■ Exercise requirements ■
Rewrite the listing below, replacing "zodiac boat" with "rubber dinghy" everywhere and leaving every other word unchanged.

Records
====
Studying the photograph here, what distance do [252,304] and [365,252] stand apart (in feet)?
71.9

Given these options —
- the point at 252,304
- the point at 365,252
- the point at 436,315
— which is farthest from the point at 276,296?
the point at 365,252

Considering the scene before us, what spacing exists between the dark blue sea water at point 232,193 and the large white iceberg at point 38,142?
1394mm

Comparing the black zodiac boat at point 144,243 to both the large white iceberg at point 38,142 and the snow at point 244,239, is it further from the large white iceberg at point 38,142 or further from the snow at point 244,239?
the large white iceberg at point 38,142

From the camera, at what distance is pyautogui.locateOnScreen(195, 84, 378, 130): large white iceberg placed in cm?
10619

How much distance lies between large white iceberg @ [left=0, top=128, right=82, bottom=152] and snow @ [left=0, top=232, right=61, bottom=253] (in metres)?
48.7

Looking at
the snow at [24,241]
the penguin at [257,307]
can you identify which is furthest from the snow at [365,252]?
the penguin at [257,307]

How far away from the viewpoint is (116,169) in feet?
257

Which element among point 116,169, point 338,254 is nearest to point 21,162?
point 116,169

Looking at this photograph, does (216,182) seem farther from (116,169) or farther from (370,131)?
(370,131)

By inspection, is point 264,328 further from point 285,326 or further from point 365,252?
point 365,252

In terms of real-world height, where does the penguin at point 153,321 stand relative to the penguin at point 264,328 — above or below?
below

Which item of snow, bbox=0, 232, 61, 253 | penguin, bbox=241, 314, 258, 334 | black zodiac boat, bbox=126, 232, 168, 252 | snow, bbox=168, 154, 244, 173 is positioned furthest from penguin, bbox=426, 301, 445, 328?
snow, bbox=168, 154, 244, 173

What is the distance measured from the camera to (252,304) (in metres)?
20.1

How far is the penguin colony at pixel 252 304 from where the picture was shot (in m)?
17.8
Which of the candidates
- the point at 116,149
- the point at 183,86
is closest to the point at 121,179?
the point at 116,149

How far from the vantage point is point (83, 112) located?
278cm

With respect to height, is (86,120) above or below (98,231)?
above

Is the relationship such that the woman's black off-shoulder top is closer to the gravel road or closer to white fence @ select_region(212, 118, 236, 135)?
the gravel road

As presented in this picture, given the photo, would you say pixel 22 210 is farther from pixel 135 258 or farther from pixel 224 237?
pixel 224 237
====
■ Result of this task ■
Studying the photograph here, what distance do [252,304] and [365,252] stand apart (in feet)?
71.9

Given these options —
- the point at 252,304
- the point at 365,252
- the point at 436,315
— which is farthest from the point at 276,296?
the point at 365,252

Considering the scene before us, what spacing exists between the dark blue sea water at point 232,193 and the large white iceberg at point 38,142?
1394mm

Comparing the black rubber dinghy at point 144,243 to both the large white iceberg at point 38,142 and the snow at point 244,239, is it further from the large white iceberg at point 38,142 or further from the snow at point 244,239?
the large white iceberg at point 38,142

From the camera, at what distance is pyautogui.locateOnScreen(195, 84, 378, 130): large white iceberg placed in cm?
10619

How much distance lies between large white iceberg @ [left=0, top=128, right=82, bottom=152] and snow @ [left=0, top=232, right=61, bottom=253] (in metres)?
48.7

Looking at
the snow at [24,241]
the penguin at [257,307]
can you identify which is furthest from the snow at [365,252]?
the penguin at [257,307]

How far away from the viewpoint is (116,169) in feet?
257

Which element among point 116,169, point 338,254 is nearest to point 21,162?
point 116,169

Looking at this photograph, does (216,182) seem farther from (116,169) or farther from (370,131)?
(370,131)

By inspection, is point 264,328 further from point 285,326 or further from point 365,252?
point 365,252

In terms of real-world height, where does the penguin at point 153,321 stand relative to the penguin at point 264,328 — above or below?
below

Which item of snow, bbox=0, 232, 61, 253 | penguin, bbox=241, 314, 258, 334 | black rubber dinghy, bbox=126, 232, 168, 252 | snow, bbox=168, 154, 244, 173 is positioned furthest from penguin, bbox=426, 301, 445, 328?
snow, bbox=168, 154, 244, 173

What is the distance measured from the camera to (252,304) (in metres)?
20.1

How far is the penguin colony at pixel 252 304 from where the picture was shot (in m)?
17.8
Which of the candidates
- the point at 116,149
- the point at 183,86
is closest to the point at 121,179?
the point at 116,149

How far from the vantage point is point (83, 112) located?
278cm

With respect to height, is (86,120) above or below (98,231)?
above

Is the relationship such that the woman's black off-shoulder top is closer to the gravel road or closer to white fence @ select_region(212, 118, 236, 135)?
the gravel road

As presented in this picture, given the photo, would you say pixel 22 210 is farther from pixel 135 258 or farther from pixel 224 237?
pixel 224 237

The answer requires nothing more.